* Work instructions *
Copy each entry below exactly. No images.

* Excerpted records *
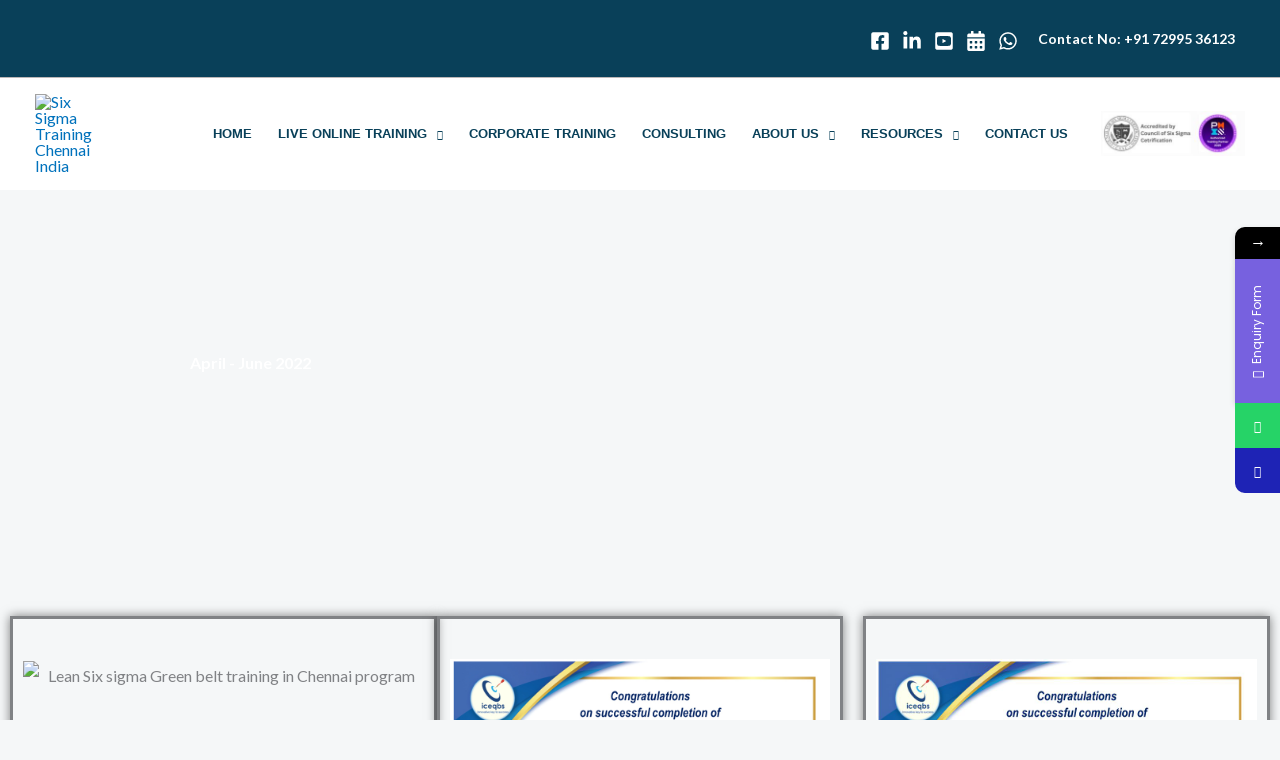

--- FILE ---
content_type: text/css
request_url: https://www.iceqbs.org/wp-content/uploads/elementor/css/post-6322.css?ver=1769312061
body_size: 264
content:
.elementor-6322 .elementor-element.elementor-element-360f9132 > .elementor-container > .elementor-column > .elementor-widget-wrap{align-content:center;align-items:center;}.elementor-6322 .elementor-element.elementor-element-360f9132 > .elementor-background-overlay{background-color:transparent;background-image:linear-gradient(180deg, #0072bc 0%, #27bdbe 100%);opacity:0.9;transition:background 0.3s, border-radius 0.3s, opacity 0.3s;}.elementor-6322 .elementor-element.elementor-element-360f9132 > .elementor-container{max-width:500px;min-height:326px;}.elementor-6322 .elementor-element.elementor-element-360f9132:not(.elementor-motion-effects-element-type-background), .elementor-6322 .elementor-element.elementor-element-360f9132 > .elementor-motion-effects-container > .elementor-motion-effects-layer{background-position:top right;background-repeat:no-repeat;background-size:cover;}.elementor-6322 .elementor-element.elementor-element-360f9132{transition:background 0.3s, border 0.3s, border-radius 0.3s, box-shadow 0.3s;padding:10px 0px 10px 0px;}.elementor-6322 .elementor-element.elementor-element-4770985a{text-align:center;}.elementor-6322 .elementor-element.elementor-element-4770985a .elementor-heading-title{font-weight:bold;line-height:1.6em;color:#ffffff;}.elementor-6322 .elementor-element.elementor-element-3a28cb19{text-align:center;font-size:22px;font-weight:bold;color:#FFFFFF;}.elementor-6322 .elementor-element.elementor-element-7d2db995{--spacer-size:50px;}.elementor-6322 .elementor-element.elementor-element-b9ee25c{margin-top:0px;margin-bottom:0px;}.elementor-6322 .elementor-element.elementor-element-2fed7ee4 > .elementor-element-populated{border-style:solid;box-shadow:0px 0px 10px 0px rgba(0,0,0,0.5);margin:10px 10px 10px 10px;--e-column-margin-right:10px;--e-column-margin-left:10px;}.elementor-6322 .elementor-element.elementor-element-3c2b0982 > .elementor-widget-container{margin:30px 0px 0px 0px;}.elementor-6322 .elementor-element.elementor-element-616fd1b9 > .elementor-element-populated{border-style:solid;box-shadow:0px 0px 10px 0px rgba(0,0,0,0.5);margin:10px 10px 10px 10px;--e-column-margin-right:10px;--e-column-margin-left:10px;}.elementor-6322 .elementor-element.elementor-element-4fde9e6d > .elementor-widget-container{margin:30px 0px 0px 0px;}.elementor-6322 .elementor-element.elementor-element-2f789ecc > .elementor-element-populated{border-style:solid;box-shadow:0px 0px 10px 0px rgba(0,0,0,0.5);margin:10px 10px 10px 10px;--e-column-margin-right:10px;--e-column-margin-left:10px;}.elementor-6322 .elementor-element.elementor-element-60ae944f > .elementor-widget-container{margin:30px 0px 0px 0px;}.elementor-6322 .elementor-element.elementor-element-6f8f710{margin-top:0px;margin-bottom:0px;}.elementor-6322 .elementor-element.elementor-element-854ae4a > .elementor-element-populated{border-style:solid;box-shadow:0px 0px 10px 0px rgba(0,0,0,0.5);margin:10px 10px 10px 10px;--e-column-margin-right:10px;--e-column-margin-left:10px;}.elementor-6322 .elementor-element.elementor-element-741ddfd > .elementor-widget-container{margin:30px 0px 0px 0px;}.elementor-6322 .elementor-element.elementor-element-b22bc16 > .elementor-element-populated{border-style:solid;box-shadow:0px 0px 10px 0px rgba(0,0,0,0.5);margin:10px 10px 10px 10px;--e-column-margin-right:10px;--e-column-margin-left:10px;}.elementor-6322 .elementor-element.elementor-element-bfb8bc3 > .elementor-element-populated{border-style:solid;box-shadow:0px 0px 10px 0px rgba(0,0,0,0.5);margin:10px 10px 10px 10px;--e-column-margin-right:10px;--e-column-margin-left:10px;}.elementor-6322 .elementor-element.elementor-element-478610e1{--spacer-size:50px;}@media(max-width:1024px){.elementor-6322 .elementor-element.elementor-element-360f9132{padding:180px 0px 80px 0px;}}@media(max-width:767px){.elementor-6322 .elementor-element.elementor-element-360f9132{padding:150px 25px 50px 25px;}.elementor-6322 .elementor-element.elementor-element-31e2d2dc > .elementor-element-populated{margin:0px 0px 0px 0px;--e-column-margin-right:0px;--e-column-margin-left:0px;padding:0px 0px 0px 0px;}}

* Problem solution *
--- FILE ---
content_type: text/css
request_url: https://www.iceqbs.org/wp-content/uploads/elementor/css/post-6322.css?ver=1769312061
body_size: 264
content:
.elementor-6322 .elementor-element.elementor-element-360f9132 > .elementor-container > .elementor-column > .elementor-widget-wrap{align-content:center;align-items:center;}.elementor-6322 .elementor-element.elementor-element-360f9132 > .elementor-background-overlay{background-color:transparent;background-image:linear-gradient(180deg, #0072bc 0%, #27bdbe 100%);opacity:0.9;transition:background 0.3s, border-radius 0.3s, opacity 0.3s;}.elementor-6322 .elementor-element.elementor-element-360f9132 > .elementor-container{max-width:500px;min-height:326px;}.elementor-6322 .elementor-element.elementor-element-360f9132:not(.elementor-motion-effects-element-type-background), .elementor-6322 .elementor-element.elementor-element-360f9132 > .elementor-motion-effects-container > .elementor-motion-effects-layer{background-position:top right;background-repeat:no-repeat;background-size:cover;}.elementor-6322 .elementor-element.elementor-element-360f9132{transition:background 0.3s, border 0.3s, border-radius 0.3s, box-shadow 0.3s;padding:10px 0px 10px 0px;}.elementor-6322 .elementor-element.elementor-element-4770985a{text-align:center;}.elementor-6322 .elementor-element.elementor-element-4770985a .elementor-heading-title{font-weight:bold;line-height:1.6em;color:#ffffff;}.elementor-6322 .elementor-element.elementor-element-3a28cb19{text-align:center;font-size:22px;font-weight:bold;color:#FFFFFF;}.elementor-6322 .elementor-element.elementor-element-7d2db995{--spacer-size:50px;}.elementor-6322 .elementor-element.elementor-element-b9ee25c{margin-top:0px;margin-bottom:0px;}.elementor-6322 .elementor-element.elementor-element-2fed7ee4 > .elementor-element-populated{border-style:solid;box-shadow:0px 0px 10px 0px rgba(0,0,0,0.5);margin:10px 10px 10px 10px;--e-column-margin-right:10px;--e-column-margin-left:10px;}.elementor-6322 .elementor-element.elementor-element-3c2b0982 > .elementor-widget-container{margin:30px 0px 0px 0px;}.elementor-6322 .elementor-element.elementor-element-616fd1b9 > .elementor-element-populated{border-style:solid;box-shadow:0px 0px 10px 0px rgba(0,0,0,0.5);margin:10px 10px 10px 10px;--e-column-margin-right:10px;--e-column-margin-left:10px;}.elementor-6322 .elementor-element.elementor-element-4fde9e6d > .elementor-widget-container{margin:30px 0px 0px 0px;}.elementor-6322 .elementor-element.elementor-element-2f789ecc > .elementor-element-populated{border-style:solid;box-shadow:0px 0px 10px 0px rgba(0,0,0,0.5);margin:10px 10px 10px 10px;--e-column-margin-right:10px;--e-column-margin-left:10px;}.elementor-6322 .elementor-element.elementor-element-60ae944f > .elementor-widget-container{margin:30px 0px 0px 0px;}.elementor-6322 .elementor-element.elementor-element-6f8f710{margin-top:0px;margin-bottom:0px;}.elementor-6322 .elementor-element.elementor-element-854ae4a > .elementor-element-populated{border-style:solid;box-shadow:0px 0px 10px 0px rgba(0,0,0,0.5);margin:10px 10px 10px 10px;--e-column-margin-right:10px;--e-column-margin-left:10px;}.elementor-6322 .elementor-element.elementor-element-741ddfd > .elementor-widget-container{margin:30px 0px 0px 0px;}.elementor-6322 .elementor-element.elementor-element-b22bc16 > .elementor-element-populated{border-style:solid;box-shadow:0px 0px 10px 0px rgba(0,0,0,0.5);margin:10px 10px 10px 10px;--e-column-margin-right:10px;--e-column-margin-left:10px;}.elementor-6322 .elementor-element.elementor-element-bfb8bc3 > .elementor-element-populated{border-style:solid;box-shadow:0px 0px 10px 0px rgba(0,0,0,0.5);margin:10px 10px 10px 10px;--e-column-margin-right:10px;--e-column-margin-left:10px;}.elementor-6322 .elementor-element.elementor-element-478610e1{--spacer-size:50px;}@media(max-width:1024px){.elementor-6322 .elementor-element.elementor-element-360f9132{padding:180px 0px 80px 0px;}}@media(max-width:767px){.elementor-6322 .elementor-element.elementor-element-360f9132{padding:150px 25px 50px 25px;}.elementor-6322 .elementor-element.elementor-element-31e2d2dc > .elementor-element-populated{margin:0px 0px 0px 0px;--e-column-margin-right:0px;--e-column-margin-left:0px;padding:0px 0px 0px 0px;}}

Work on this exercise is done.